A knowledge graph represents a collection of connected descriptions of different entities, relationships, and semantic definitions. Entities can be actual objects, events, or even notional or abstract concepts.  

Knowledge graphs combine database characteristics as the data can be queried, a graph as it forms a network, and a knowledge base as the data supports formal semantics. These combined characteristics can help interpret the data and help infer new insights.

The KG Engine of the Data Fabric 

A data fabric relies on a set of tools and services to keep the components going and pull together the information of the fabric. For example, metadata can be collected as data is ingested or transformed and pushed to a metadata store or pulled directly from data stores or sources through data discovery tools.

Data is stored in various types of data stores post ingestion and processing. Data can also sit in different environments on-premises, on the cloud, or in multi-cloud and hybrid environments.

The Knowledge Graph (KG) Engine provides a mechanism to abstract the complexities related to data ingestion, data processing, and data storage and movement to provide a unified view of the data. 

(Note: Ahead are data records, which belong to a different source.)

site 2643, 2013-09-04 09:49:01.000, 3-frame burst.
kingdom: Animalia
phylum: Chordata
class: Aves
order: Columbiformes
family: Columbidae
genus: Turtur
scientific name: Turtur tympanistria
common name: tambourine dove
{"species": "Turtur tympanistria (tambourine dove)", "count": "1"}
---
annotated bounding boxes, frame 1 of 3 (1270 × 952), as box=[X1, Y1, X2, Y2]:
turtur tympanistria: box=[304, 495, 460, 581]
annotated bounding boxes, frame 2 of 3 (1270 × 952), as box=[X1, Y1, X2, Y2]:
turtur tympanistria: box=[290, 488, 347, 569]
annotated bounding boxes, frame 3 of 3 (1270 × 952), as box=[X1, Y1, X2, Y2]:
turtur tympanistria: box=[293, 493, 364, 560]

Below is a representation of the KG Engine setup to power the enterprise-wide data fabric:

The metadata collected and the data available across systems and environments feed into a conformance layer for quality checks and extracting information in case the data is unstructured.

The conformed information undergoes entity resolution and semantic integration to create the semantic data models based on ontologies, which can then be questioned and inferred as part of the data fabric. 

The KG Engine can be automated to ensure that the knowledge graph continuously evolves as more data sets and metadata becomes available. As a result, applications, algorithms, and teams can use the information. 

In conclusion, knowledge graphs enable semantic data modeling and make it easier to understand the data. It also helps translate disparate data into information that can be consumed (through queries or visualization) for different decision-making purposes by organizational actors using the data fabric.